Se pudesse voltar a escrever minha tese de doutorado (defendida em 2006) ou

de livre-docência (defendida em 2017), seria mais organizado. Tentaria aproveitar mais

o tempo. Organização e disciplina permitem dedicar mais horas à revisão e à crítica do

próprio texto. Mas isso não depende, muita vez, da vontade do autor. No meu caso, os

bloqueios criativos podem durar dias. Quando são vencidos, consigo escrever a fio por

muito tempo. Isso, contudo, impede qualquer previsibilidade no cronograma da escrita.

E há um preço alto a se pagar...

Que projeto você gostaria de fazer, mas ainda não começou? Que livro

você gostaria de ler e ele ainda não existe?

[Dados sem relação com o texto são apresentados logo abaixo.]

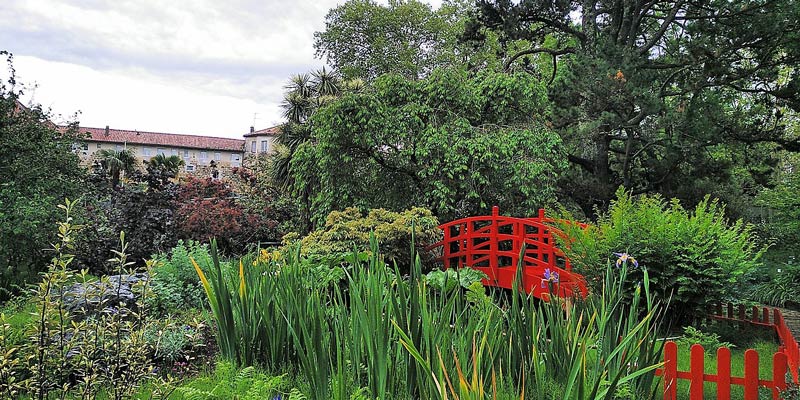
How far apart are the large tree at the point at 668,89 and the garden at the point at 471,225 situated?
0.05 m

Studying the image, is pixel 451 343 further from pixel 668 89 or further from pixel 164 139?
pixel 164 139

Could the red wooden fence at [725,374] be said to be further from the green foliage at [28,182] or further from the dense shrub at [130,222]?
the dense shrub at [130,222]

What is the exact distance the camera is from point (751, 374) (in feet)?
10.3

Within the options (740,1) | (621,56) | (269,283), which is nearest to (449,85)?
(621,56)

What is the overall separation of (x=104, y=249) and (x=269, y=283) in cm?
640

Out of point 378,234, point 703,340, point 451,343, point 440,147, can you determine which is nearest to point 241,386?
point 451,343

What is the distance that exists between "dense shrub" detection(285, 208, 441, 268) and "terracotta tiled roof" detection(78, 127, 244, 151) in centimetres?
4076

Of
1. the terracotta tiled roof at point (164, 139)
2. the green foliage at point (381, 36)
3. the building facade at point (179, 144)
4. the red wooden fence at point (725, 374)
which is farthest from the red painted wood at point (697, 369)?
the terracotta tiled roof at point (164, 139)

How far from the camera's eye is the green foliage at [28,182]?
6375 millimetres

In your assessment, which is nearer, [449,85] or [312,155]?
[449,85]

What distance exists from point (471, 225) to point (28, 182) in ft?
18.8

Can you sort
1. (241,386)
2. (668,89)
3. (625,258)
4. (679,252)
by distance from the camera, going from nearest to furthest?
1. (241,386)
2. (625,258)
3. (679,252)
4. (668,89)

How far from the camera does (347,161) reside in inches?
347

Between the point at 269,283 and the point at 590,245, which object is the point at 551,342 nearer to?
the point at 269,283
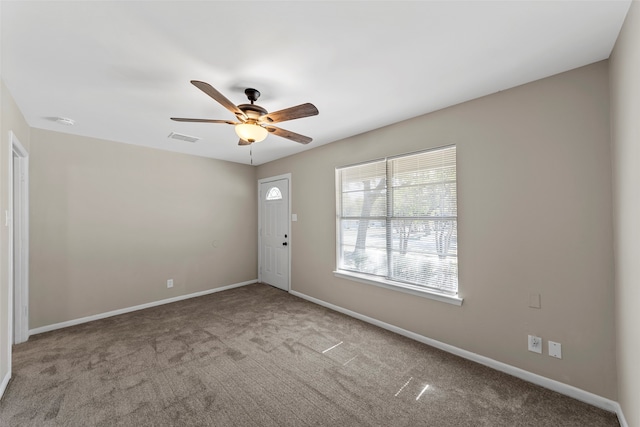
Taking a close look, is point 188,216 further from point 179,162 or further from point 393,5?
point 393,5

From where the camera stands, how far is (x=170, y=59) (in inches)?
70.8

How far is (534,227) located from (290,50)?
2328mm

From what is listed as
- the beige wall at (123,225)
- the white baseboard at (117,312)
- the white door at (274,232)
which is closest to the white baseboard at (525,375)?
the white door at (274,232)

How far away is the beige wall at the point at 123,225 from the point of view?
3191mm

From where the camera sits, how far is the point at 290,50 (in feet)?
5.62

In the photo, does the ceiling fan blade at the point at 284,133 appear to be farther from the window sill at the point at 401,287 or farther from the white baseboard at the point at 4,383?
the white baseboard at the point at 4,383

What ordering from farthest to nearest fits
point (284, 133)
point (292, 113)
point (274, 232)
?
1. point (274, 232)
2. point (284, 133)
3. point (292, 113)

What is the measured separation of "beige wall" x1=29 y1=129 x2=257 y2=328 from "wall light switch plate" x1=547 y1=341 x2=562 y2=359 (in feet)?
14.9

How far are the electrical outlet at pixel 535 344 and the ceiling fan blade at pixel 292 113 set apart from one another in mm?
2524

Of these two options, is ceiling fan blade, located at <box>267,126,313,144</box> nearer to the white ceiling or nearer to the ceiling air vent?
the white ceiling

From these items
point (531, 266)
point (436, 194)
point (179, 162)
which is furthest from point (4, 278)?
point (531, 266)

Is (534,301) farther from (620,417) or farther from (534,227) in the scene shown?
(620,417)

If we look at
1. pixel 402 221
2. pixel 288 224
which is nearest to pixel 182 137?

Deixarei a primeira parte dessa pergunta em aberto. Aprendi com meu falecido e

querido orientador, Antonio Junqueira de Azevedo, que projetos literários não se anun-

ciam. Eles simplesmente terminam. E, como disse Churchill, depois de escravizar os

autores, precisam ser mortos e o cadáver atirado à fúria dos leitores.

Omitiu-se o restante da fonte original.